▶ **Data shown**:
◆ ◆ ◆ ◆ ◆
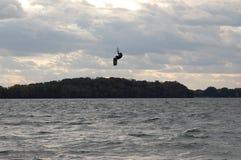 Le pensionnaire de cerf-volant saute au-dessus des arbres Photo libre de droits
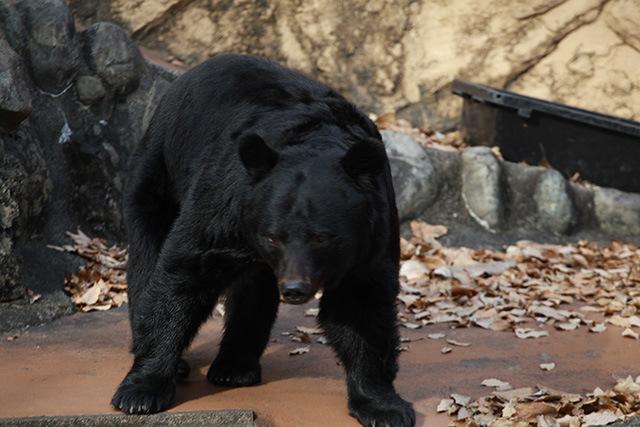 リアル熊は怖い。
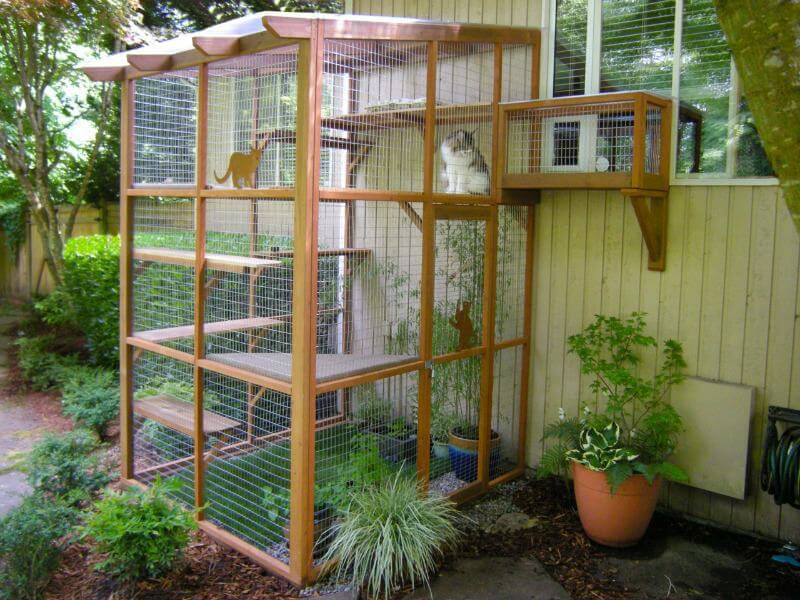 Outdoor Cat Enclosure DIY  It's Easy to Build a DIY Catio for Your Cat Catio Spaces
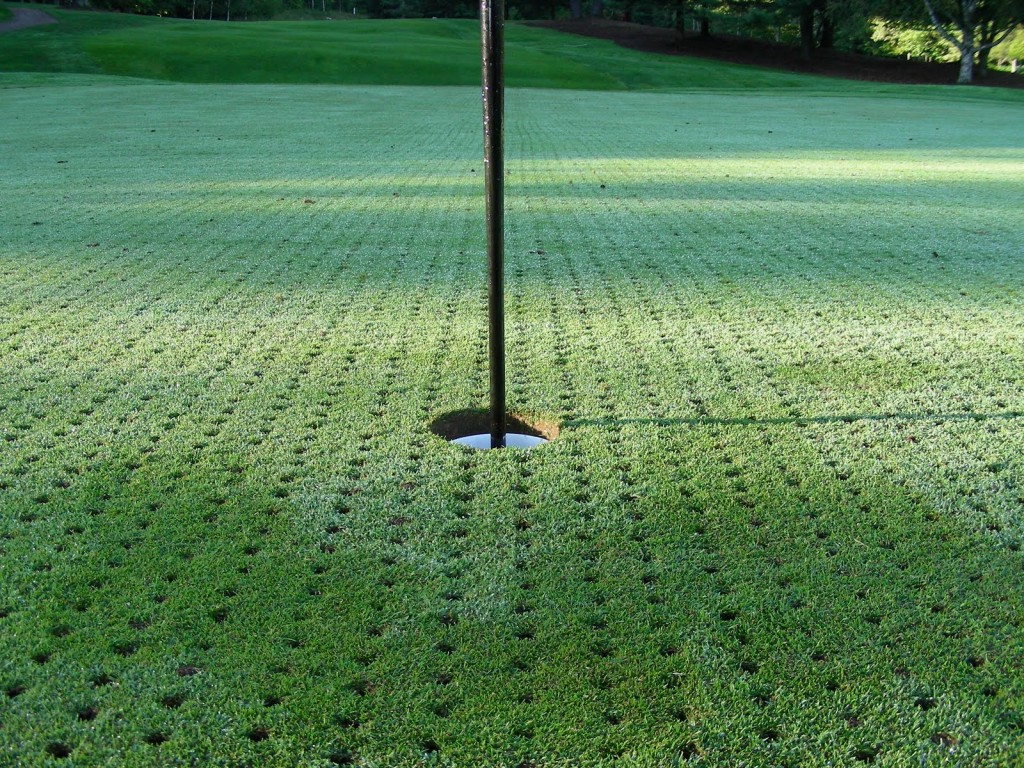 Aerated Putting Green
◆ ◆ ◆ ◆ ◆
▶ **About this task**: Return the material as it stands. Leave out the pictures.

▶ **Output for this task**:
 Le pensionnaire de cerf-volant saute au-dessus des arbres Photo libre de droits
 リアル熊は怖い。
 Outdoor Cat Enclosure DIY  It's Easy to Build a DIY Catio for Your Cat Catio Spaces
 Aerated Putting Green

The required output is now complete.